▶ WORK INSTRUCTION: Transcribe the portion of the mailing-list reply about branch stack sampling starting at "It's ok, I'm" and ending at "giant monolith ?".
(TEXT SECTION begins)
Re: [PATCH V13 - RESEND 00/10] arm64/perf: Enable branch stack sampling

From: Will Deacon
Date: Fri Aug 18 2023 - 13:57:12 EST


On Fri, Aug 18, 2023 at 08:42:56AM +0530, Anshuman Khandual wrote:
> On 7/31/23 18:35, Will Deacon wrote:
> > I had a go at reviewing this series and, aside from the macro issue I've
> > already pointed out, I really struggled with the way that you've put the
> > series together:
> >
> > - You incrementally introduce dead code, forcing the reviewer to keep
> > previous patches in their head awaiting for a caller to come along
> > later.
>
> My apologies for the delayed response on this particular thread.

It's ok, I'm in no rush to merge it.

> Another way of looking at this would be to prepare existing infrastructure
> ready for an upcoming implementation which requires them later. This helps
> avoid doing all the changes together in a single code block/patch, making
> the entire function addition a giant monolith ?

I'm not after another way of looking at it, I'm telling you that the way
you have structured this is needlessly difficult to review. Yes, we often
split large patches into incremental changes, but that doesn't mean that
breaking a driver up into pieces of dead code and dummy type definitions
is useful. Look at how I structured the original SPE driver for example:

https://lore.kernel.org/all/1507811438-2267-1-git-send-email-will.deacon@xxxxxxx/

The driver code itself lives entirely in patch 7, with the earlier patches
adding self-contained core functionality on which the driver depends. I
didn't add an empty 'struct arm_spe_pmu' did I? This isn't rocket science.
(TEXT SECTION ends)
(COLLECTED MATERIAL begins)
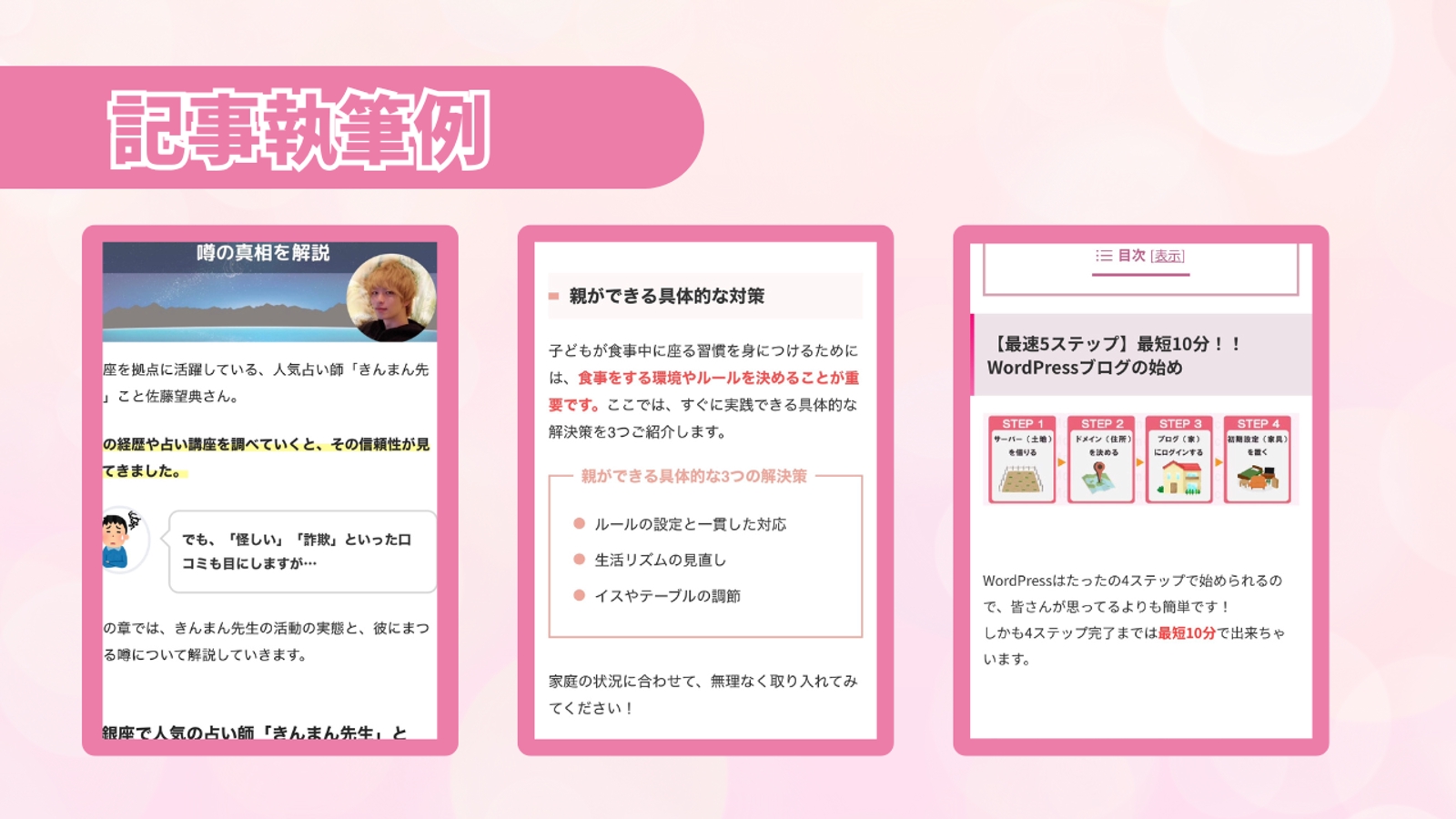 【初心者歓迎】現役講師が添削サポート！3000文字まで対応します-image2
(COLLECTED MATERIAL ends)
▶ TASK RESULT:
It's ok, I'm in no rush to merge it.

> Another way of looking at this would be to prepare existing infrastructure
> ready for an upcoming implementation which requires them later. This helps
> avoid doing all the changes together in a single code block/patch, making
> the entire function addition a giant monolith ?